**Objective 1:** In the passage on death in Jewish teaching, what did the Wise Woman of Te'ko'ah tell King David we are like?
**Objective 2:** Name every person whose words are quoted in the passage on death in Jewish teaching.
**Objective 3:** Reproduce everything in the passage on death in Jewish teaching from "They taught us" down to "of the living.".

**Given passage:**
____________
They taught us about the World to Come and how the soul lives on after death - yes - but they encouraged a greater focus on
Life in the land of the living.
"I want to walk before God," wrote David some 2900 years ago, "and witness the good of God in the land
of the living" (Psalms 116"9 and 27:13).
And while Life is to be celebrated, Death is not to be feared -- it is to be seen as an integral part of Being. As the
3rd-century B.C.E. sage Ben-Sira taught: "Do not fear death. Remember there were people that have been here before you
and there will be people here after you. This is God's scheme of things for all of us, so why are you so against this particular
piece of the Divine Plan? (Ecclistiasticus 41:3-4). And as the Wise Woman of Te'ko'ah told King David some 800 years earlier:
"We must all die; we are like water spilt upon the earth, which cannot be gathered up again" (2 Samuel 14:14).
In other words, life can never be undone. Once we are created, we are like water spilled on the ground that can never
be collected again, never recalled from what it is. We instead seep deeper and deeper into Being-ness; we live forever. Therefore,
while we are taught of the importance of grieving over a dead close of kin, we are also warned against excessive grieving.
The Talmud puts it this way: One who grieves to excess over the death will soon grieve over another death (Babylonian Talmud,
What happens after death? We cannot know. Like Moses told us more than 3,000 years ago: "The hidden things are for
Hashem our God; the revealed things are for us and for our children" (Deuteronomy 29:28).
What we do know from our ancestors, however, is that we return to where we came from, to God who made us. That even when
our bodies give in, our soul lives on. "Whom have I in the Heavens," wrote King David, " but you, O God. And
I desire nothing here on earth but you. Though my flesh and my heart fail, God is my rock and my thread of continuity forever"
____________
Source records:
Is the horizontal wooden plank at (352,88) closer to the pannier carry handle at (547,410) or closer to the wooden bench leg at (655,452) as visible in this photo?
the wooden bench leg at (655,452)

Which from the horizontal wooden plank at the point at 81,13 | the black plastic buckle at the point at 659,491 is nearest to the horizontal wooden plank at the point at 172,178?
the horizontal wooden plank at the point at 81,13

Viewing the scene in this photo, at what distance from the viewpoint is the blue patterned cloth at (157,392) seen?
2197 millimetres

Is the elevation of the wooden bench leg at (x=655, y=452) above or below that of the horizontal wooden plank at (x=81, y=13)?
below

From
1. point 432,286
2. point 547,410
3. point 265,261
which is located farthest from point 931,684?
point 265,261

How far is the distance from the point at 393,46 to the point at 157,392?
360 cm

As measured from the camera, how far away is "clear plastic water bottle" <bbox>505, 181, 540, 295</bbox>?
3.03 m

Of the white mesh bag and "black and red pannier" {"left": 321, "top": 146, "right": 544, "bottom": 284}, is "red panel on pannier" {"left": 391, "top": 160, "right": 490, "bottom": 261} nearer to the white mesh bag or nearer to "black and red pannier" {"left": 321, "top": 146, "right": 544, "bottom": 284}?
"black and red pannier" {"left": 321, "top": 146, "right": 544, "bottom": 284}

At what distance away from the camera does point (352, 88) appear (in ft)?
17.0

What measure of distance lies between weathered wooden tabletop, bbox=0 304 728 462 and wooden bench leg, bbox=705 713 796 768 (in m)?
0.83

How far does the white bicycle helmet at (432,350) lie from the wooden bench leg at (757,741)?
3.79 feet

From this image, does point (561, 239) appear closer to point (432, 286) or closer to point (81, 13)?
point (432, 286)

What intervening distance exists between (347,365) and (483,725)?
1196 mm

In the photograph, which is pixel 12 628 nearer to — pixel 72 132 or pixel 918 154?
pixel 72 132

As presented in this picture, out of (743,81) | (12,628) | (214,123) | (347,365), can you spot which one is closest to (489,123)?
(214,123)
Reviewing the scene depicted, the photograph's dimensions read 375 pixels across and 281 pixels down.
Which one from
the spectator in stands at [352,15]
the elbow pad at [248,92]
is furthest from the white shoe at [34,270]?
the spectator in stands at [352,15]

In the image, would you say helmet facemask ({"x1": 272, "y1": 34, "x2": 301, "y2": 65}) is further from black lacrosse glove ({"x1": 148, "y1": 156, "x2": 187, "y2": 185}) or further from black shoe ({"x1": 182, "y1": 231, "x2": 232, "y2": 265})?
____________
**Complete answer 1:** Water spilt upon the earth, which cannot be gathered up again.

**Complete answer 2:** David (King David), Ben-Sira, the Wise Woman of Te'ko'ah, Moses

**Complete answer 3:**
They taught us about the World to Come and how the soul lives on after death - yes - but they encouraged a greater focus on
Life in the land of the living.